Policing marginalized communities

Brianna Olson-Pitawanawkat, a co-leader of Toronto Indigenous Harm Reduction and a member of Wiikwemikong Unceded First Nation, was also a panelist. She said the carceral system perpetuates persistent colonial violence within Canada. 

“When we talk about abolition, we’re talking about abolishing the systems of carceral punishment and the systems of colonial white supremacy,” she said. 

Over the month of July in 2021, dozens of Toronto Police officers and private security personnel raided tent encampments in three Toronto parks, which activists criticized as cruel and ineffective. Olson-Pitawanawkat and fellow panelist Jamie Magnusson added that the detrimental impact of these encampment clearances disproportionately affected marginalized communities at the crossroads of disability, addiction, poverty, race, gender, sexuality, and class.
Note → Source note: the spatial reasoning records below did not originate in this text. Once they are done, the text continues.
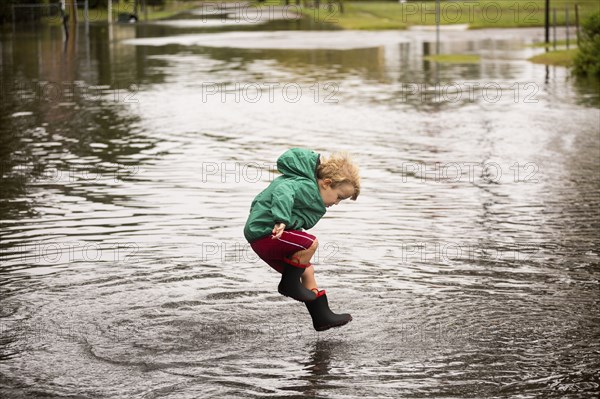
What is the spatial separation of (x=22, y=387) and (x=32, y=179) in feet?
21.8

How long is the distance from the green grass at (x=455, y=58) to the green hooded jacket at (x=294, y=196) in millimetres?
22475

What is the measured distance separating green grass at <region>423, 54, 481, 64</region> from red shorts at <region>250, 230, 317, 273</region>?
22.5 metres

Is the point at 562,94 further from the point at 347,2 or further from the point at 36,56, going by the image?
the point at 347,2

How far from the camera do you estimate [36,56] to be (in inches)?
1236

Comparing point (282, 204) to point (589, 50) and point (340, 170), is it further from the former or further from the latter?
point (589, 50)

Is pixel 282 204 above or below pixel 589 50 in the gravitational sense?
below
Magnusson is also an associate professor of Adult Education and Community Development at the Ontario Institute for Studies in Education.The NPCC lists 25 demands on its website, mostly directed at police forces and government agencies, which range from “[cutting the massive Toronto Police Budget and all other police budgets immediately by at least 50%” to “[abolishing] the racist and colonialist RCMP.”